## AQLM transformers integration example

**Install the `aqlm` library**
- The only extra dependency to run AQLM models.
- Add `[gpu]` to install the required CUDA specific dependencies.

In [None]:
%%capture
!pip install aqlm[gpu]>=1.0.1
!pip install accelerate>=0.27.0
!pip install transformers>=4.38.0

**Load the model as usual**

The tokenizer is just a normal `Mixtral` tokenizer.

In [None]:
from transformers import AutoTokenizer, AutoModelForCausalLM

quantized_model = AutoModelForCausalLM.from_pretrained(
    "ISTA-DASLab/Mixtral-8x7b-AQLM-2Bit-1x16-hf",
    torch_dtype="auto", device_map="auto", low_cpu_mem_usage=True,
)
tokenizer = AutoTokenizer.from_pretrained("ISTA-DASLab/Mixtral-8x7b-AQLM-2Bit-1x16-hf")

Do a few forward passes to load CUDA and automatically compile the kernels. It's done separately here for it not to affect the generation speed benchmark below.

In [None]:
%%capture
output = quantized_model.generate(tokenizer("", return_tensors="pt")["input_ids"].cuda(), max_new_tokens=10)

The attention mask and the pad token id were not set. As a consequence, you may observe unexpected behavior. Please pass your input's `attention_mask` to obtain reliable results.
Setting `pad_token_id` to `eos_token_id`:2 for open-end generation.


**Measure generation speed**

In [None]:
%%time
output = quantized_model.generate(tokenizer("I'm AQLM, ", return_tensors="pt")["input_ids"].cuda(), min_new_tokens=128, max_new_tokens=128)

The attention mask and the pad token id were not set. As a consequence, you may observe unexpected behavior. Please pass your input's `attention_mask` to obtain reliable results.
Setting `pad_token_id` to `eos_token_id`:2 for open-end generation.


CPU times: user 21.5 s, sys: 0 ns, total: 21.5 s
Wall time: 21.6 s


Note that `transformers` generation is not the fastest implementation and it's heavily influenced by CPU capabilities of _Google Colab_.

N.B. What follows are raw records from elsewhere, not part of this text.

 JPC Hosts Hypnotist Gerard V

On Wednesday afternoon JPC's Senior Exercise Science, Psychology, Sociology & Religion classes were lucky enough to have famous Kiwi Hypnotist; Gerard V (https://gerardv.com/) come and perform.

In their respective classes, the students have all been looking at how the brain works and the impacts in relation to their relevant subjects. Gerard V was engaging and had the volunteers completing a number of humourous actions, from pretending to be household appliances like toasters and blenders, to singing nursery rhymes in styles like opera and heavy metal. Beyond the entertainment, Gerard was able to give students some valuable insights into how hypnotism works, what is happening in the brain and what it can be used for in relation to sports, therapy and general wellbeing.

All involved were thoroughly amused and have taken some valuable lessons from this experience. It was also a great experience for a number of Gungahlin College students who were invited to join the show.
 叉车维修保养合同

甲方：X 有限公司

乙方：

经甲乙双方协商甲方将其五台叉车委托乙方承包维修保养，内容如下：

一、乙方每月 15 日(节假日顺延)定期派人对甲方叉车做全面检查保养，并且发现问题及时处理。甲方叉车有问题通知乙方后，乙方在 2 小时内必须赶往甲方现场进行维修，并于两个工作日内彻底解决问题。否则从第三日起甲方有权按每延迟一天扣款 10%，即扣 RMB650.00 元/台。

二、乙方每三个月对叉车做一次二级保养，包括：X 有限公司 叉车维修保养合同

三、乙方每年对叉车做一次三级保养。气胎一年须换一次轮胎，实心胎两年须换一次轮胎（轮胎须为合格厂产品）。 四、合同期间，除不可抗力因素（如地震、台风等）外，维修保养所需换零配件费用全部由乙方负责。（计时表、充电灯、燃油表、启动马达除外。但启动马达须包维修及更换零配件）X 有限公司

**Check that the output is what one would expect from Mixtral**

In [None]:
print(tokenizer.decode(output[0]))

<s> I'm AQLM, 20 years old, and I'm a student at the University of California, Berkeley. I'm a member of the Berkeley Student Union, and I'm a member of the Berkeley Student Union. I'm a member of the Berkeley Student Union. I'm a member of the Berkeley Student Union. I'm a member of the Berkeley Student Union. I'm a member of the Berkeley Student Union. I'm a member of the Berkeley Student Union. I'm a member of the Berkeley Student Union. I'm a member of the Berkeley Student Union. I'm a member of the Berkeley Student


**Check peak memory usage**

In [None]:
import torch

print(f"Peak memory usage: {torch.cuda.max_memory_allocated()*1e-9:.2f} Gb")

Peak memory usage: 13.68 Gb


Indeed, it's ~2 bits per model weight.